» Teks yang Diberikan:
Indonesia adalah salah satu negara yang masih menganut atau menerapkan metode hukuman mati. Hukuman mati di Indonesia memang punya sejarah yang sangat panjang. Sejak dari zaman kerajaan hukuman mati sudah diberlakukan. Kemudian hukuman mati diberlakukan pula di zaman penjajahan Belanda dan pendidikan Jepang.
Bahkan, sampai Indonesia merdeka hingga sekarang, metode hukuman mati sama sekali tak dihapus. Di zaman Orde Lama, saat Soekarno masih jadi Presiden, hukuman mati diberlakukan kepada mereka yang dianggap membangkang kepada pemerintah yang sah atau dalam kata lain memberontak. Di zaman Soeharto berkuasa pun demikian.
Sekarang di era Jokowi, hukuman mati tetap diberlakukan. Tapi, hukuman mati bukan lagi khusus diberikan kepada mereka yang dianggap subversif. Namun kebanyakan hukuman mati diperuntukkan bagi para bandar narkoba dan narapidana pembunuhan berencana serta pelaku terorisme.

» Blok Data:
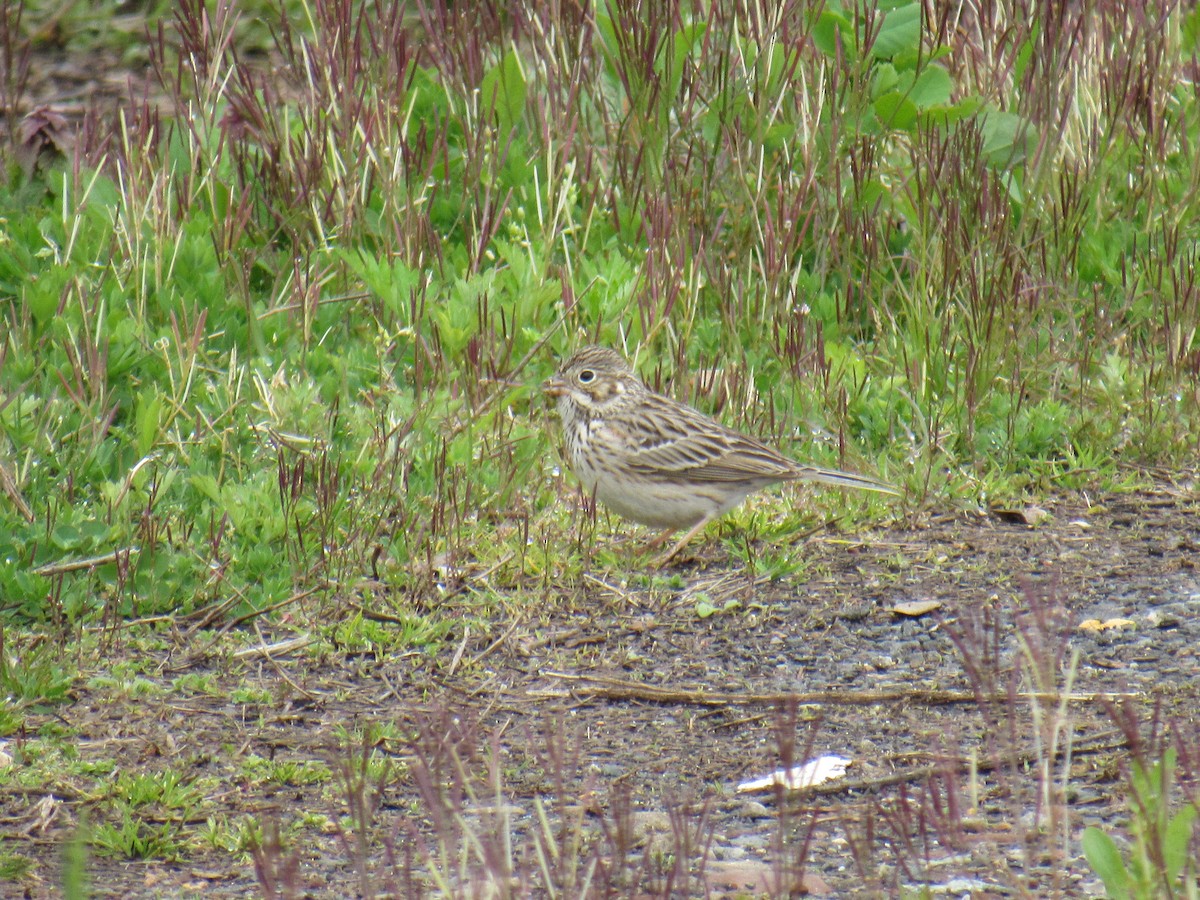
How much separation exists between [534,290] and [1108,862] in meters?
4.45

» Sasaran Tugas:
[A] Tulis ulang seluruh bagian teks tentang hukuman mati mulai dari "Indonesia adalah salah" hingga "berkuasa pun demikian.", dan ganti "Soekarno" dengan "Sukarno".
[B] Menurut teks tentang hukuman mati, sejak zaman apa hukuman mati sudah diberlakukan di Indonesia?
[C] Berdasarkan teks tentang hukuman mati, jelaskan dalam satu sampai tiga kalimat mengapa pada zaman Orde Lama seseorang bisa dijatuhi hukuman mati.

» Hasil per Tugas:
[A]
Indonesia adalah salah satu negara yang masih menganut atau menerapkan metode hukuman mati. Hukuman mati di Indonesia memang punya sejarah yang sangat panjang. Sejak dari zaman kerajaan hukuman mati sudah diberlakukan. Kemudian hukuman mati diberlakukan pula di zaman penjajahan Belanda dan pendidikan Jepang.
Bahkan, sampai Indonesia merdeka hingga sekarang, metode hukuman mati sama sekali tak dihapus. Di zaman Orde Lama, saat Sukarno masih jadi Presiden, hukuman mati diberlakukan kepada mereka yang dianggap membangkang kepada pemerintah yang sah atau dalam kata lain memberontak. Di zaman Soeharto berkuasa pun demikian.

[B] Sejak zaman kerajaan.

[C] Pada zaman Orde Lama, hukuman mati dijatuhkan kepada mereka yang dianggap membangkang kepada pemerintah yang sah. Dengan kata lain, mereka dianggap memberontak.